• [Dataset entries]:
· · · ·
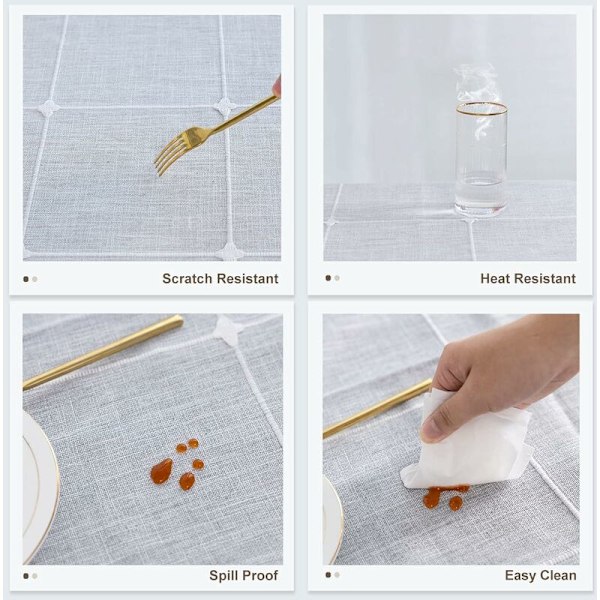 Scratch Resistant

Heat Resistant

Spill Proof

Easy Clean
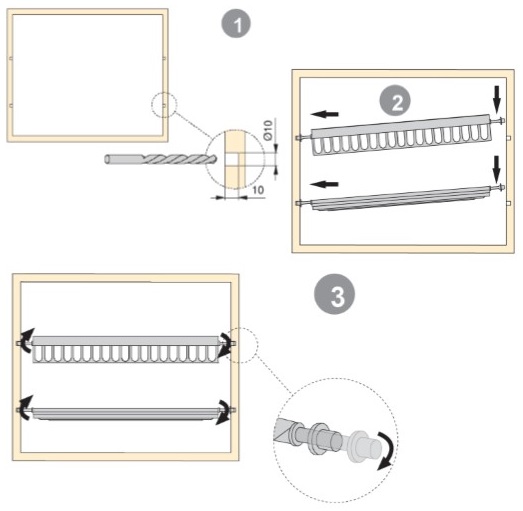 1

Ø10

10

2

3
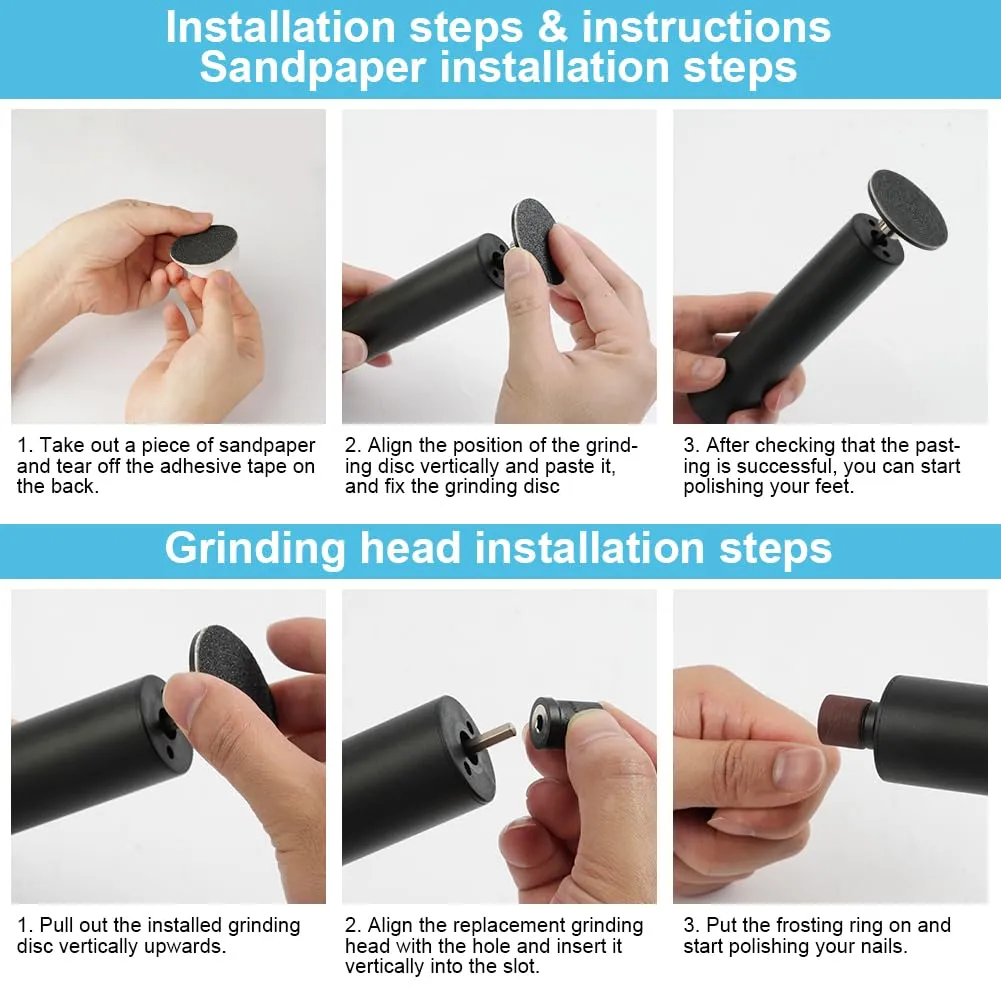 Installation steps & instructions
Sandpaper installation steps

1. Take out a piece of sandpaper and tear off the adhesive tape on the back.

2. Align the position of the grinding disc vertically and paste it, and fix the grinding disc

3. After checking that the pasting is successful, you can start polishing your feet.

Grinding head installation steps

1. Pull out the installed grinding disc vertically upwards.

2. Align the replacement grinding head with the hole and insert it vertically into the slot.

3. Put the frosting ring on and start polishing your nails.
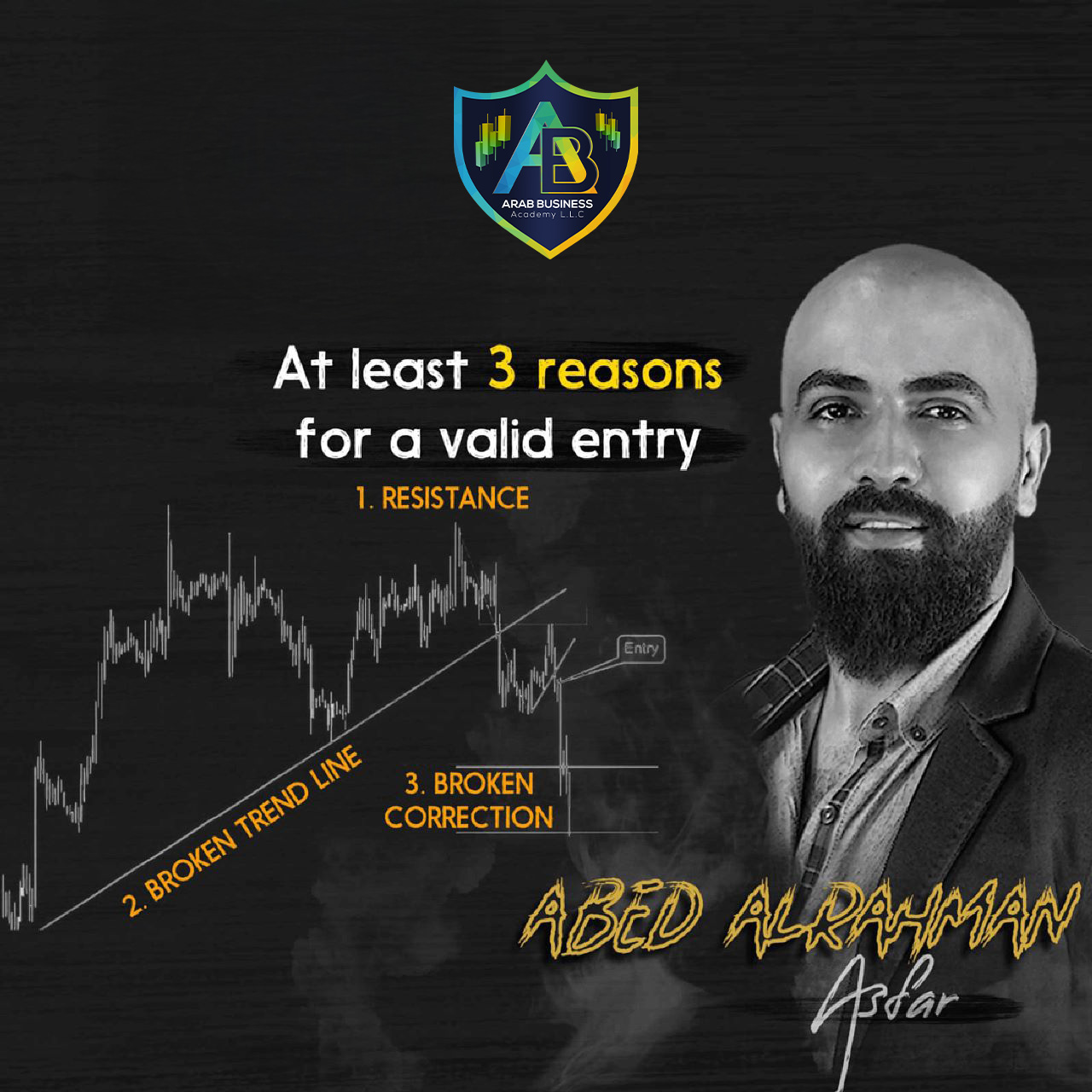 AB
ARAB BUSINESS
Academy L.L.C

At least 3 reasons for a valid entry

1. RESISTANCE

Entry

2. BROKEN TREND LINE

3. BROKEN CORRECTION

ABED ALRAHMAN
Asfar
· · · ·
• [Directions for this task]: Set down all the lines above exactly as they appear, with no pictures.

• [Response]:
 Scratch Resistant

Heat Resistant

Spill Proof

Easy Clean
 1

Ø10

10

2

3
 Installation steps & instructions
Sandpaper installation steps

1. Take out a piece of sandpaper and tear off the adhesive tape on the back.

2. Align the position of the grinding disc vertically and paste it, and fix the grinding disc

3. After checking that the pasting is successful, you can start polishing your feet.

Grinding head installation steps

1. Pull out the installed grinding disc vertically upwards.

2. Align the replacement grinding head with the hole and insert it vertically into the slot.

3. Put the frosting ring on and start polishing your nails.
 AB
ARAB BUSINESS
Academy L.L.C

At least 3 reasons for a valid entry

1. RESISTANCE

Entry

2. BROKEN TREND LINE

3. BROKEN CORRECTION

ABED ALRAHMAN
Asfar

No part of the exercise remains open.